In the records below, the line with "北海福成镇2200平米厂房招租(附今年的图)-图(2)" and every line after it must be written out exactly; no pictures belong in the result.
** Raw data follows **
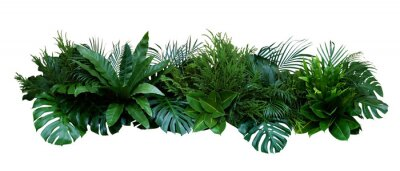 Vinilo Green leaves of tropical plants bush (Monstera, palm, rubber plant, pine, bird's nest fern) floral arrangement indoors garden nature backdrop isolated on white background, clipping path included.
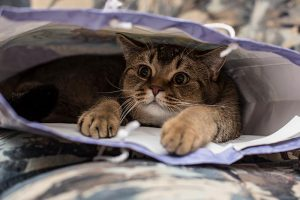 Cat behavior can often be strange and is sometimes linked to cat health
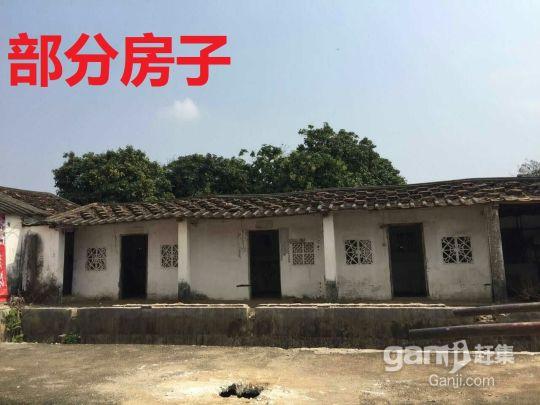 北海福成镇2200平米厂房招租(附今年的图)-图(2)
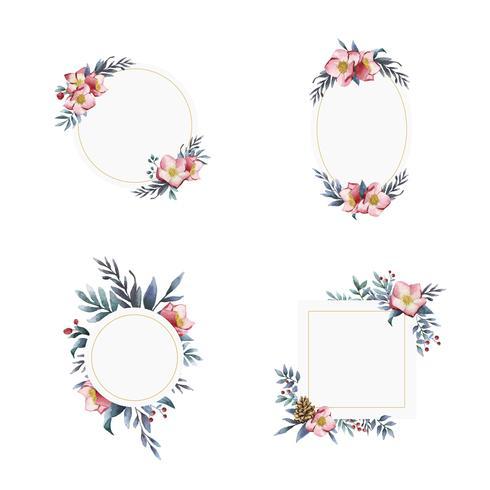 Set di cornici fiore di Elleboro dipinte da vettori ad acquerello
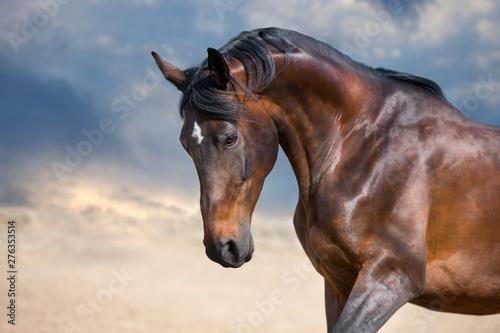 Tuinposter Paarden Bay horse portrait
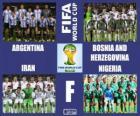Grupa F, Brazylia 2014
** End of Raw data **
## Solution for this task
 北海福成镇2200平米厂房招租(附今年的图)-图(2)
 Set di cornici fiore di Elleboro dipinte da vettori ad acquerello
 Tuinposter Paarden Bay horse portrait
Grupa F, Brazylia 2014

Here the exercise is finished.